Written request:
Answer these questions using the post on Seattle's yellow pages opt-out law below:
(a) Which judge ruled on the plaintiffs' request?
(b) What three interests of the city did the court credit?
(c) Why did the court reject the claim that the city's required message is compelled speech?

Source excerpt:
Judge Refuses to Block Seattle’s Yellow Pages Opt-out Law — Dex Media v. Seattle
[Post by Venkat Balasubramani]
Dex Media West, Inc. v. City of Seattle, C10-1857JLR (W.D. Wash.; May 8, 2011)
I blogged a ways back about Seattle’s yellow pages opt-out law and a First Amendment challenge brought by yellow pages companies. I thought the law violated the First Amendment in several respects. (“Yellow Pages Companies Challenge Seattle Opt-out Ordinance on First Amendment Grounds.”) As of the first round at least, I’ll have to eat crow. Judge Robart rejected plaintiffs’ First Amendment arguments and denied a request brought by several yellow pages companies to enjoin application of the statute.
First, the court concludes that yellow pages are commercial speech, which is not entitled to “the highest level of First Amendment protection.” Plaintiffs argued that even if the directories constitute commercial speech, they are still deserving of a high degree of protection because the commercial and non-commercial speech in the yellow pages are ‘intextricably intertwined’. The court rejects this argument.
Using an intermediate level of scrutiny applicable to commercial speech, the court finds that plaintiffs are unlikely to succeed on the merits of their First Amendment claims. The court credits the city’s significant interests in reducing waste, protecting the privacy of its residents, and cost recovery. The court notes that the opt-in nature of the system means that the residents (and not the city) make their privacy choices vis-a-vis the yellow pages.
The court finds that the means chosen by the city to regulate the evils in question bear a “reasonable fit” to the ends. The opt-out registry provides “more than ineffective or remote support” for the city’s stated interests. [You know when the court holds the government to a “more than ineffective” standard, the First Amendment plaintiff will be out of luck.] The court also rejects plaintiffs’ argument that inclusion of the city’s required message is compelled speech because it’s more of a labeling requirement, which requires disclosure of “purely factual and uncontroversial information.”

Given records:

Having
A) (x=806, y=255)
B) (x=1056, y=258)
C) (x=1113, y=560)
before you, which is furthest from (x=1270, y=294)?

Correct answer:
(a) Judge Robart.
(b) Reducing waste, protecting the privacy of its residents, and cost recovery.
(c) The court found it to be more of a labeling requirement, which requires disclosure of "purely factual and uncontroversial information."